Stock Keeping Unit
From PlantX.net
A SKU, or Stock Keeping Unit, is an number created by a merchant to track items for sale in their inventory. It is also commonly referred to as a product code. Most software programs use a SKU because they are unable to handle long names like botanical names. Merchants are required to devise clever coding systems in order to adapt plant names and attributes into 30 characters or less.
Long, long ago (that is over 20 years ago) computer storage was at a premium and sending data from one computer to another over a modem was very slow and expensive. This made storing full names out of the question. Product names had to be shortend into codes so they could be stored and transmitted efficiently.

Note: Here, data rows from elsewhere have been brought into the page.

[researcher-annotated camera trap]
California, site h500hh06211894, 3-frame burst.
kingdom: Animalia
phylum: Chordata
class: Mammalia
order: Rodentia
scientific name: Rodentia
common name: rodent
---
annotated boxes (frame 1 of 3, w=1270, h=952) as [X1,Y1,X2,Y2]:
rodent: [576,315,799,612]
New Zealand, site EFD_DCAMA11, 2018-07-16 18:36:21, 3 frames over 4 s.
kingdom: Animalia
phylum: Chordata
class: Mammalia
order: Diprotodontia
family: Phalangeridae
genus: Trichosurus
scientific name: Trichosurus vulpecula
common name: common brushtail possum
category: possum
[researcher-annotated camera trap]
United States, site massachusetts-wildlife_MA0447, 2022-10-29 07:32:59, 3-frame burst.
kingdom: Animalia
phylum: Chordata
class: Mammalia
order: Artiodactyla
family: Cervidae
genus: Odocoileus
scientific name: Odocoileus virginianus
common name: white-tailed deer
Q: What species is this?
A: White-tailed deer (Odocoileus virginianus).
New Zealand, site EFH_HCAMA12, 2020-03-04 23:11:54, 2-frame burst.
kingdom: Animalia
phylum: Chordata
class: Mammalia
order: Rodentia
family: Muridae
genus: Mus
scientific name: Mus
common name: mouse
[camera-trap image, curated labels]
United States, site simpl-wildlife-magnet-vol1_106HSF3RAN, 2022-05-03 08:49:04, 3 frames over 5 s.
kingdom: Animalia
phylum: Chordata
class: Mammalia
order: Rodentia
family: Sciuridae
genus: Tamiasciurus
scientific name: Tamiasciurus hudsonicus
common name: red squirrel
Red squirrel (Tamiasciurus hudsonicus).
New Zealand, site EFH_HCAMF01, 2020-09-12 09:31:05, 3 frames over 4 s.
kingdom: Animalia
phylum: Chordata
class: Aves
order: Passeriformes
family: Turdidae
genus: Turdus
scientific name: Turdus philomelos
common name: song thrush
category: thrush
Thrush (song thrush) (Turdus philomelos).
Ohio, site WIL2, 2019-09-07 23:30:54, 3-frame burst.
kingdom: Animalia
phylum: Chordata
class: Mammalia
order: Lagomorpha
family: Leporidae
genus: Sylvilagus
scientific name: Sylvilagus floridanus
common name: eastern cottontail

Today, you can fit an entire library on the average home computer and with new broadband connections (cable and DSL) you can download data hundreds of times faster. It is no long necessary to be so cryptic and use obscure codes to track your inventory.
You no longer have to get creative and come up with clever codes that baffle your staff or customers (although botanical names are no picnic either.) Your staff knows plants and your customers want to buy plants, not obscure SKU codes. PlantX.net uses the full botanical name, common name and over fifty plant attributes to help your customers find the plants they need.
Although PlantX.net does not need SKU numbers, it still carries a field for them to help make the transition from older systems that depend on them.
See Wikipedia pages for the accepted definition of SKU.